= TASK DIRECTIONS =
Beginning at the line with "Is it nearer", output each line to the end of the listing below exactly, please.

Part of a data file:

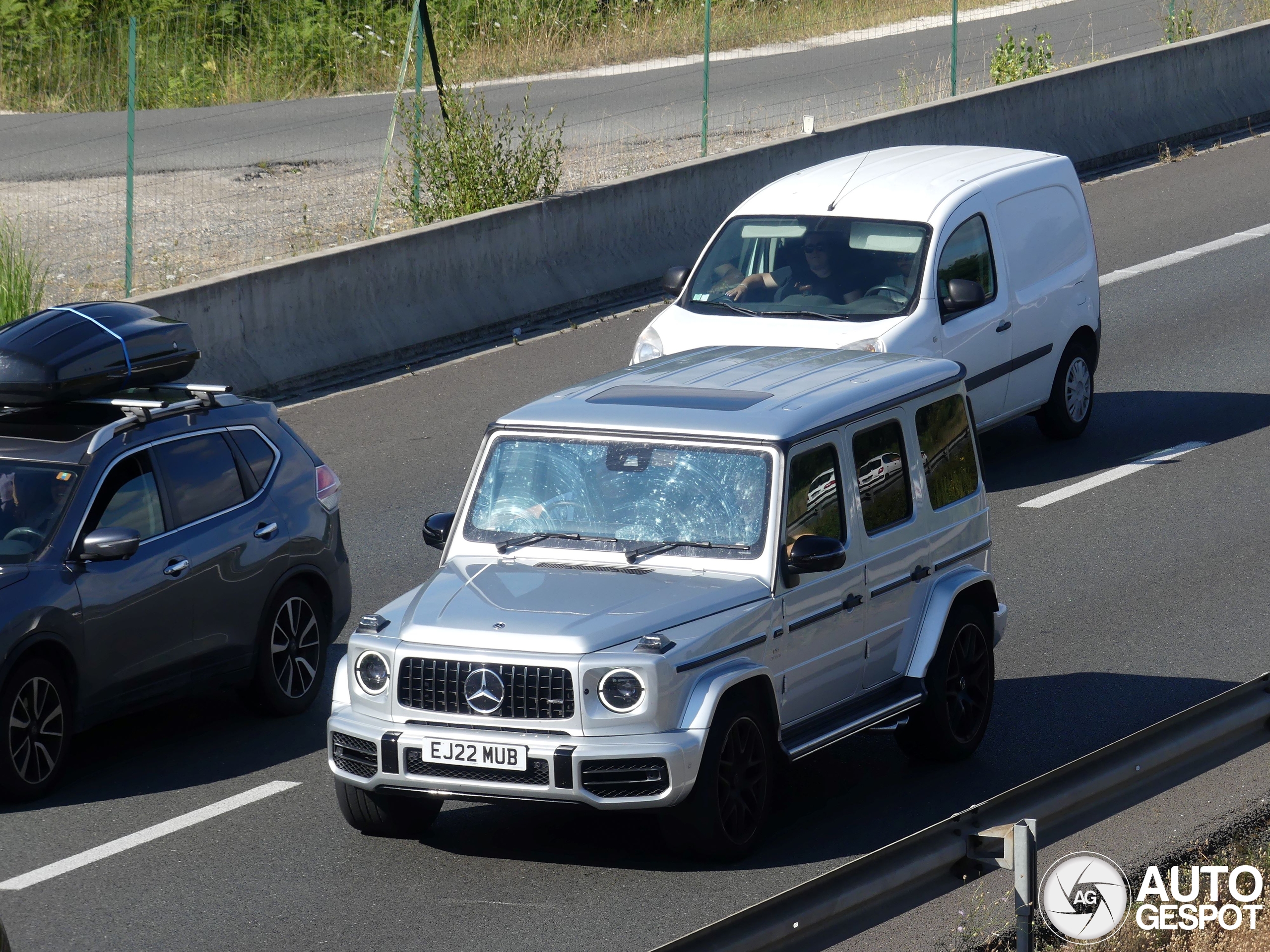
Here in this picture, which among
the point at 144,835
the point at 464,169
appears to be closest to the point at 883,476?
the point at 144,835

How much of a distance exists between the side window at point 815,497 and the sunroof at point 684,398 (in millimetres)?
378

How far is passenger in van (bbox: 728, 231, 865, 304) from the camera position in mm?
13055

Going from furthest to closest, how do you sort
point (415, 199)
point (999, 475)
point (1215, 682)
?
point (415, 199), point (999, 475), point (1215, 682)

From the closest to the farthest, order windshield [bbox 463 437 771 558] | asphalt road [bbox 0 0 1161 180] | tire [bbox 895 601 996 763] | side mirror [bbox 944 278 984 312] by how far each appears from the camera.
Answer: windshield [bbox 463 437 771 558] < tire [bbox 895 601 996 763] < side mirror [bbox 944 278 984 312] < asphalt road [bbox 0 0 1161 180]

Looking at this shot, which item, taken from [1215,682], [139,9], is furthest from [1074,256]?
[139,9]

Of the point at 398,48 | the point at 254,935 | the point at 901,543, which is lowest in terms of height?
the point at 254,935

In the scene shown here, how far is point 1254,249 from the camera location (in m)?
19.8

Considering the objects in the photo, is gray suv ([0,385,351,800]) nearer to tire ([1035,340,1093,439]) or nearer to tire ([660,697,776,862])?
tire ([660,697,776,862])

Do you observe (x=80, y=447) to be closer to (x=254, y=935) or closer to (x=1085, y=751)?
(x=254, y=935)

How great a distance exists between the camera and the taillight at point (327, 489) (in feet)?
32.6

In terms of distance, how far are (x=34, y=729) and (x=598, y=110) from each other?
18.8 meters

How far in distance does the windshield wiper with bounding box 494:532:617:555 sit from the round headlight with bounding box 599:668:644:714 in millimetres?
961

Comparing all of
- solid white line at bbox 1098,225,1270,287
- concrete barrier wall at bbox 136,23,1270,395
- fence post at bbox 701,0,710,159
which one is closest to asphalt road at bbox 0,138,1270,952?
concrete barrier wall at bbox 136,23,1270,395

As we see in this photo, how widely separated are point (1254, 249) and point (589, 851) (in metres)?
14.3
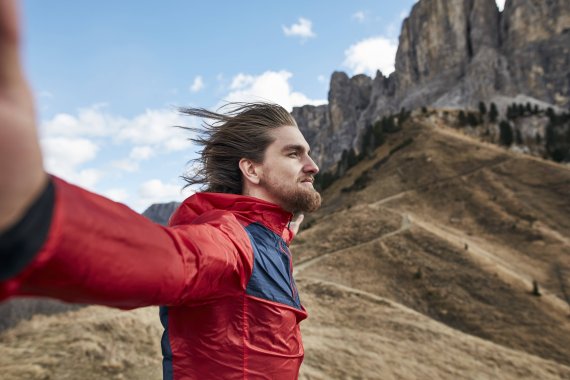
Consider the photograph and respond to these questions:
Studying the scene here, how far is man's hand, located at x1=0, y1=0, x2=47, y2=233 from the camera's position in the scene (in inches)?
27.4

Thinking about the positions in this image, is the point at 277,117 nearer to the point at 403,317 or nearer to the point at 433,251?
the point at 403,317

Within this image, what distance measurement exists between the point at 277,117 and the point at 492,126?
67.2m

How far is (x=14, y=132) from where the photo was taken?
746 mm

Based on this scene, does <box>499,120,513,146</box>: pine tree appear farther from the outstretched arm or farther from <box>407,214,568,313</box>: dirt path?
the outstretched arm

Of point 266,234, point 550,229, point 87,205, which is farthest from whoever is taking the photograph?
point 550,229

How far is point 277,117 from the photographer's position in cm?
303

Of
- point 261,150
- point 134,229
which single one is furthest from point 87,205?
point 261,150

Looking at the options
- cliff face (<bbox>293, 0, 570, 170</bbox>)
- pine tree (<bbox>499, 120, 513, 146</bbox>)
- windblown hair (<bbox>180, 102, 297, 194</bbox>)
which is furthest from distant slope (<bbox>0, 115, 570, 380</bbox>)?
cliff face (<bbox>293, 0, 570, 170</bbox>)

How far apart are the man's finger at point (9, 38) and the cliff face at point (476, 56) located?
106m

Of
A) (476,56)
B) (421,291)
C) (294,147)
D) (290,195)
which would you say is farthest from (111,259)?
(476,56)

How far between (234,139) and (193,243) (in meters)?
1.66

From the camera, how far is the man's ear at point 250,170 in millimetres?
2791

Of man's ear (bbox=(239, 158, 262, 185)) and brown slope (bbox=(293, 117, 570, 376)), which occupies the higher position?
man's ear (bbox=(239, 158, 262, 185))

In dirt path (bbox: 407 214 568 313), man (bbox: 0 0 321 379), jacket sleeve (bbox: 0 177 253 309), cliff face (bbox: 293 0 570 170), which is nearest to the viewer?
man (bbox: 0 0 321 379)
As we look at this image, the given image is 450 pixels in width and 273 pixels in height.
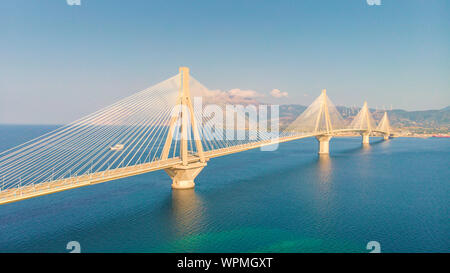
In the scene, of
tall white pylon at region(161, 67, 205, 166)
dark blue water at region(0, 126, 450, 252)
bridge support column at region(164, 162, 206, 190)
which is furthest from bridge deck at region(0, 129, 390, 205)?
dark blue water at region(0, 126, 450, 252)

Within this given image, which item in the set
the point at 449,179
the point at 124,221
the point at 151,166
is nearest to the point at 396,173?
the point at 449,179

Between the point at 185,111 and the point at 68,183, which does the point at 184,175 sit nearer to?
the point at 185,111

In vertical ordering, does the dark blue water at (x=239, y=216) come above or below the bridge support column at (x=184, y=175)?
below

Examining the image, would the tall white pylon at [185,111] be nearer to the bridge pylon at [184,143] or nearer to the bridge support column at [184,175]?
the bridge pylon at [184,143]

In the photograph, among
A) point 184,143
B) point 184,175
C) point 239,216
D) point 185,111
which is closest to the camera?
point 239,216

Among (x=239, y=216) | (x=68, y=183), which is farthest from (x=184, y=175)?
(x=68, y=183)

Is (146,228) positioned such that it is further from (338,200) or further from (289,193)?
(338,200)

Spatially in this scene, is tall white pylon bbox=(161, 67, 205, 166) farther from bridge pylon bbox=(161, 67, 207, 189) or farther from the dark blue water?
the dark blue water

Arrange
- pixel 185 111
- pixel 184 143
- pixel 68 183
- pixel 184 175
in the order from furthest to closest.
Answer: pixel 184 175 → pixel 185 111 → pixel 184 143 → pixel 68 183

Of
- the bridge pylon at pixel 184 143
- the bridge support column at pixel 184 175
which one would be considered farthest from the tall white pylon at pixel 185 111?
the bridge support column at pixel 184 175

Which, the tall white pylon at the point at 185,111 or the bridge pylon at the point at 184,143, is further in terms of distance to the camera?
the tall white pylon at the point at 185,111
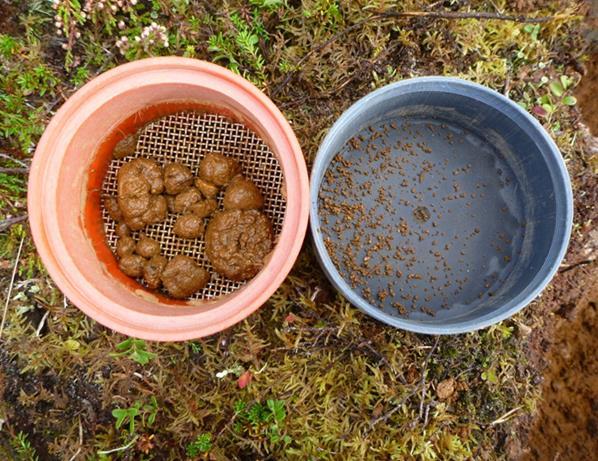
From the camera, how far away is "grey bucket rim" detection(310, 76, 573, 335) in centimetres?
144

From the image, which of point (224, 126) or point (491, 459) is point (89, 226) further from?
point (491, 459)

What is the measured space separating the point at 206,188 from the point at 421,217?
0.79m

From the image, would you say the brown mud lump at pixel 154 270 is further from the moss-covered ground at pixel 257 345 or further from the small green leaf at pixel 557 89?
the small green leaf at pixel 557 89

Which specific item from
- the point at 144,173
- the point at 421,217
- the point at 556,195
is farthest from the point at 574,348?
the point at 144,173

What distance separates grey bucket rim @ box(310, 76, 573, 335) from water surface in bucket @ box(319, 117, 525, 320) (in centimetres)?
21

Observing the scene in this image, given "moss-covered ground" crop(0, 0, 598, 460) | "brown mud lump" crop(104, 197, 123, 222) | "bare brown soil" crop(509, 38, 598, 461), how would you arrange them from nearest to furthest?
"brown mud lump" crop(104, 197, 123, 222), "moss-covered ground" crop(0, 0, 598, 460), "bare brown soil" crop(509, 38, 598, 461)

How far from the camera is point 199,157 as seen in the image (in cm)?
161

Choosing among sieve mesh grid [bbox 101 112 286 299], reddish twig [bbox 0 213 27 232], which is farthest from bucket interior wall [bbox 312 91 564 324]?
reddish twig [bbox 0 213 27 232]

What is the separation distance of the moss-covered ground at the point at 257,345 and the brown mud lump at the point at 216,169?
0.35 meters

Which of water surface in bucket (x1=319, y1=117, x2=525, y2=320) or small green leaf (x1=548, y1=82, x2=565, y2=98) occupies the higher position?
small green leaf (x1=548, y1=82, x2=565, y2=98)

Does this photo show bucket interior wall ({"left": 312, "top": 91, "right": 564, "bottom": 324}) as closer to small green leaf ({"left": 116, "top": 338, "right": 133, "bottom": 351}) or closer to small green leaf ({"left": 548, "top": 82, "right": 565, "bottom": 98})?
small green leaf ({"left": 548, "top": 82, "right": 565, "bottom": 98})

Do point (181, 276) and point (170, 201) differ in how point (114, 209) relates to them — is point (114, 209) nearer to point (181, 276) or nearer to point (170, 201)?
point (170, 201)

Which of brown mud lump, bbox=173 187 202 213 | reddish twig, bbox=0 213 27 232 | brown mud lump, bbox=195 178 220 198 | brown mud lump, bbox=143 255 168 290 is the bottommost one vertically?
reddish twig, bbox=0 213 27 232

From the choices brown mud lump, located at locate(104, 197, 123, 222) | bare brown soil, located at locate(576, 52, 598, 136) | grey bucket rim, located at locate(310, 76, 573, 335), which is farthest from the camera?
bare brown soil, located at locate(576, 52, 598, 136)
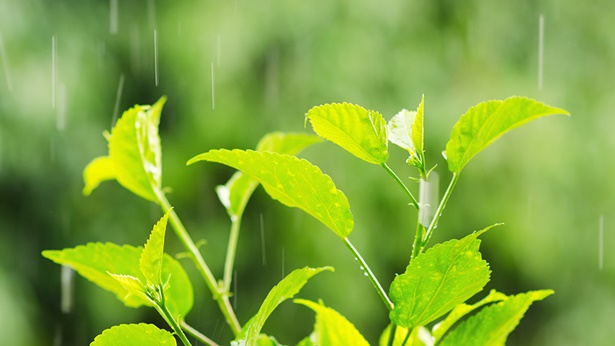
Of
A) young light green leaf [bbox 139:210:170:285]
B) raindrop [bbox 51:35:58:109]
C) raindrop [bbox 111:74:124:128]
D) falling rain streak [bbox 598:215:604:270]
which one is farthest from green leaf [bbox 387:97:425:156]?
falling rain streak [bbox 598:215:604:270]

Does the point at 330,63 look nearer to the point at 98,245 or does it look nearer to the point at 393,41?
the point at 393,41

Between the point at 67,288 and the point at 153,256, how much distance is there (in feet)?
8.96

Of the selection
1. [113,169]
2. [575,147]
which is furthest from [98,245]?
[575,147]

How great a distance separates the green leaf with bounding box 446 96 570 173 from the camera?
11.6 inches

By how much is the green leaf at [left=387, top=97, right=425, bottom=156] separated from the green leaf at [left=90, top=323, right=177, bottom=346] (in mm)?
124

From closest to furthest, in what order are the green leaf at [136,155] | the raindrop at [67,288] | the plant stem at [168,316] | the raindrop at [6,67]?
the plant stem at [168,316] < the green leaf at [136,155] < the raindrop at [6,67] < the raindrop at [67,288]

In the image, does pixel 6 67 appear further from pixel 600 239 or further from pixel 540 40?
pixel 600 239

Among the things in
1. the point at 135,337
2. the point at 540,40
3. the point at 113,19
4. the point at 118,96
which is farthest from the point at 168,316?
the point at 540,40

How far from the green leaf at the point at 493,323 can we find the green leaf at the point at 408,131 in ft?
0.27

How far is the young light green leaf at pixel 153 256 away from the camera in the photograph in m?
0.27

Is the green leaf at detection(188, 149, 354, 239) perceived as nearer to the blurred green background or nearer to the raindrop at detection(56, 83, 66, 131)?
the blurred green background

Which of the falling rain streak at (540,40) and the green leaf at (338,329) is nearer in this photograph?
the green leaf at (338,329)

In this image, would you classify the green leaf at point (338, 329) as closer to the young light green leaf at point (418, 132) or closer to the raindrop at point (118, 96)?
the young light green leaf at point (418, 132)

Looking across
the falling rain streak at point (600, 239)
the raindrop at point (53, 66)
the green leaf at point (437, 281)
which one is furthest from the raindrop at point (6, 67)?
the green leaf at point (437, 281)
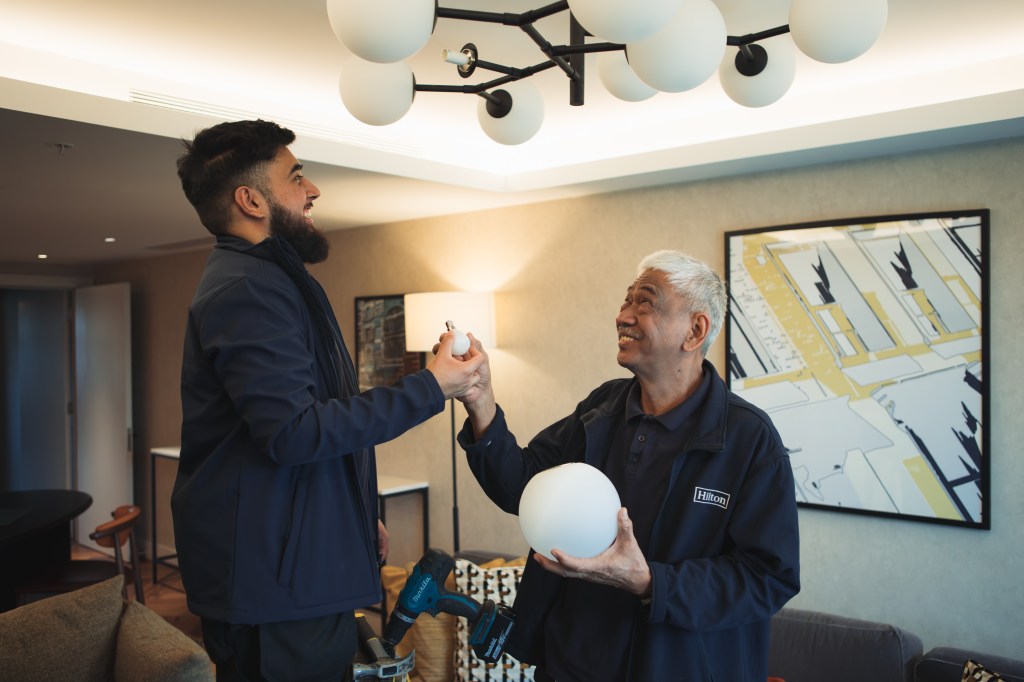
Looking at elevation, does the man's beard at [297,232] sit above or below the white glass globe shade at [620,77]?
below

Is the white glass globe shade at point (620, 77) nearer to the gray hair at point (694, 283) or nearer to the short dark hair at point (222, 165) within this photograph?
the gray hair at point (694, 283)

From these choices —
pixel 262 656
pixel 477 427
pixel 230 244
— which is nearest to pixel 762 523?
pixel 477 427

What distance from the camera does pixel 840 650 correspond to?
272cm

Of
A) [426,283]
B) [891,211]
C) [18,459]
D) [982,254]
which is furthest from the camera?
[18,459]

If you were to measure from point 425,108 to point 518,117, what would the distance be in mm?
1574

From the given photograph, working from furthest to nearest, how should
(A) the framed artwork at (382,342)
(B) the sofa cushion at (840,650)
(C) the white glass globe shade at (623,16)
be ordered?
(A) the framed artwork at (382,342) → (B) the sofa cushion at (840,650) → (C) the white glass globe shade at (623,16)

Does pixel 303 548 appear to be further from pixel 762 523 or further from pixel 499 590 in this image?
pixel 499 590

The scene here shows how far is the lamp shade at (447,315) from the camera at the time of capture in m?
4.25

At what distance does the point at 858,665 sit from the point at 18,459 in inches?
317

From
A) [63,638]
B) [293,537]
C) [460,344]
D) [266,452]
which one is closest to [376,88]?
[460,344]

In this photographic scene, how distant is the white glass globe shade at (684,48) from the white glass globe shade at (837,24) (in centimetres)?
14

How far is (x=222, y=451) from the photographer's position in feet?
4.75

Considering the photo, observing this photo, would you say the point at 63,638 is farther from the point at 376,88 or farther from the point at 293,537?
the point at 376,88

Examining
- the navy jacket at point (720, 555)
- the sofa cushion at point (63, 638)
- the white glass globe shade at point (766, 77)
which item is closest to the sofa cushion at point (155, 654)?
the sofa cushion at point (63, 638)
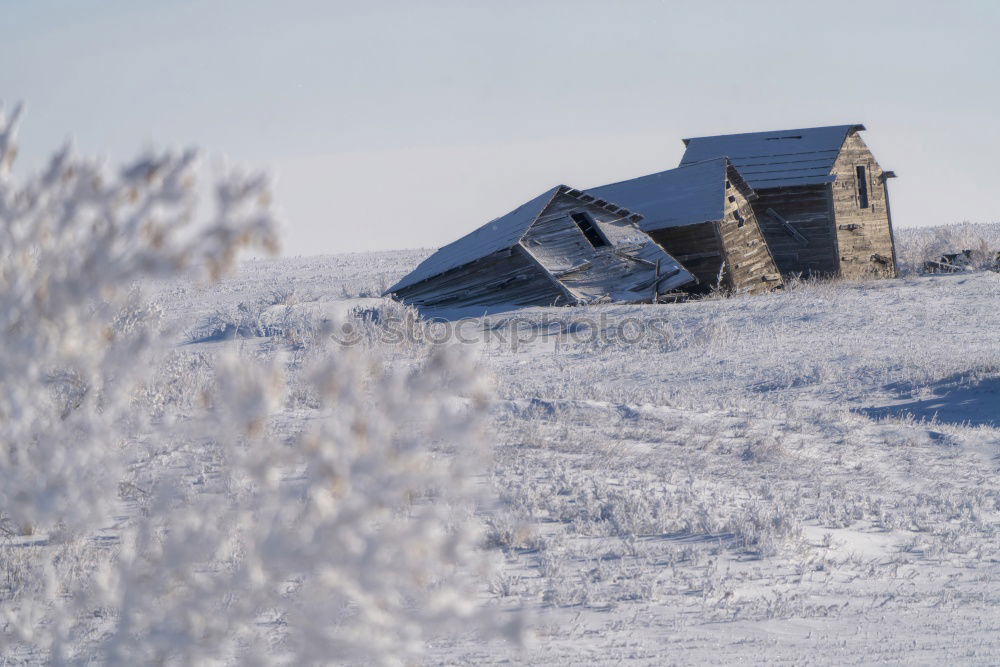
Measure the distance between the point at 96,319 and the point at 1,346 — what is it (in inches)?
13.7

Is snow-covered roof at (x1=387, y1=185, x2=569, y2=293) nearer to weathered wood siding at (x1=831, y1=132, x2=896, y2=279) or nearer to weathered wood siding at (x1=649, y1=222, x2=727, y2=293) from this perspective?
weathered wood siding at (x1=649, y1=222, x2=727, y2=293)

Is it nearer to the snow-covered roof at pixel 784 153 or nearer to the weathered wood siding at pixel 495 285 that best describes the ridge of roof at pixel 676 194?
the snow-covered roof at pixel 784 153

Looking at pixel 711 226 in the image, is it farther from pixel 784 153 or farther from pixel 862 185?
pixel 862 185

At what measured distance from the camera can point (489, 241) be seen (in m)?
23.5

= SOLUTION =
Is it nearer to the snow-covered roof at pixel 784 153 or nearer to the weathered wood siding at pixel 495 285 that best describes the ridge of roof at pixel 676 194?
the snow-covered roof at pixel 784 153

Looking at pixel 711 226 in the image, is it farther from pixel 784 153 or farther from pixel 862 185?
pixel 862 185

At what measured distance from the camera can point (489, 241) be seen (in m)?
23.5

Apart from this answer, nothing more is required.